Nonsense. If it were any other religion it would never have happened in the first place or been pulled for "insensitivity." A phrase I've never heard the left apply to Christianity. Not Piss Christ or Smearing Faeces on an image of the Virgin Mary. Imagine something claiming to be art that dipped the star of David in unrine? All of the above are hate crimes. Crimes created by the left to apply only to the right. Crimes meant to offend people. With the answer no doubt, from the GLTBS or whatever the accronym, because they "deserve it." But who's they? The 75 0r 80% of Americans who are Christian? Catholics? The Methodist Church? My relatives? I'm an agnostic but I know what fighting words are. And I recognize someone trying to piss people off or be controversial because they get a laugh out of it. At some point you have to acknowledge your own hypocracy. People demand respect who don't show it. I think of all religions as silly, but defacing their symbols is obnoxious. This artist might as well have burned a Quran. Letting ants crawl across Jesus is just as offensive to many across the world. Try explaining that free speech to a hispanic and see what their answer is.
@ Snoreville Redencocker:

"All of the above are hate crimes. Crimes created by the left to apply only to the right. Crimes meant to offend people."
So do you think the walls of the Sistine Chapel are equally "hate crimes"? The body of christ as a symbol of human suffering goes back a long way, Wojnarowicz's piece continues in a long tradition of using Catholic mysticism to reveal a contemporary condition, as did Michelangelo.

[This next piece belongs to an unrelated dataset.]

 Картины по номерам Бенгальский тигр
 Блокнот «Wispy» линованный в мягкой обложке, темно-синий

"And I recognize someone trying to piss people off or be controversial because they get a laugh out of it."
Those who suffer through social entrapment and disdan have more obstacles to overcome than "getting a laugh".

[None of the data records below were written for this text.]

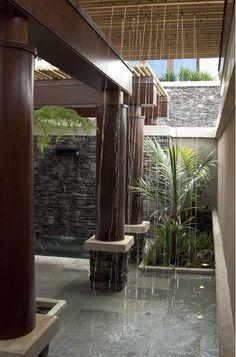 Outdoor shower from Houzz.com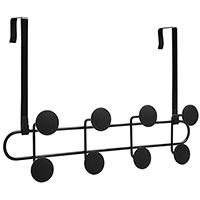 Универсальная вешалка Umbra Yook черного цвета, фото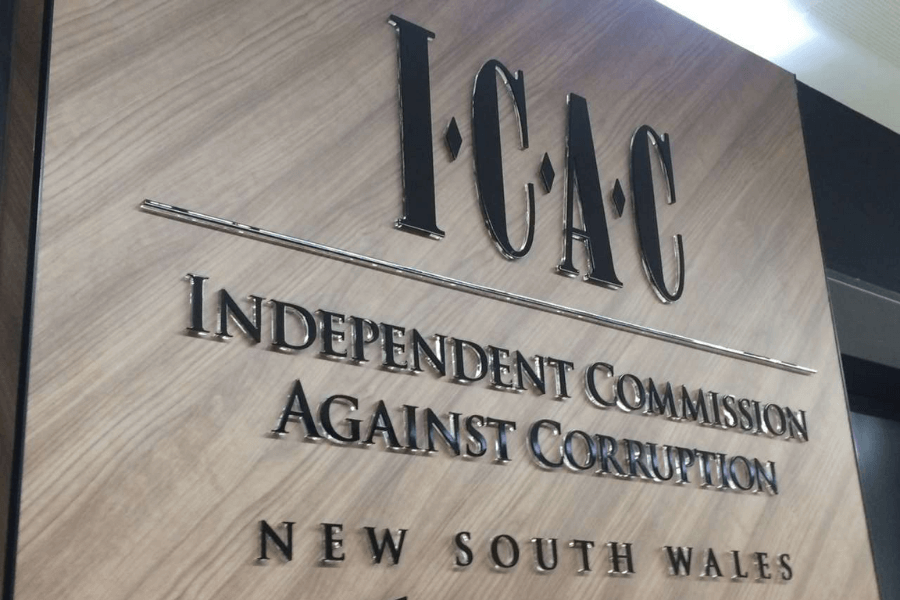Independent Commission Against Corruption (ICAC) NSW office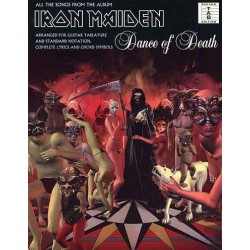 Iron Maiden Dance of Death Ed Wise Publications Melody music caen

"I think of all religions as silly, but defacing their symbols is obnoxious."
The KKK's cross burning is far more...icendiary than this work.

"This artist might as well have burned a Quran. "
Has been done before, but not exactly part of Wojnarowicz's complex language of Christian symbols: snakes, crucifix, suffering, etc.

"Letting ants crawl across Jesus is just as offensive to many across the world."
As is cross burning, but that is legal.

"Try explaining that free speech to a hispanic and see what their answer is."
Not sure what you mean. Understandings of free speech aren't dependent on ethnicity.
Thanks for the update (just getting to these back posts now). Angering. What year is it again?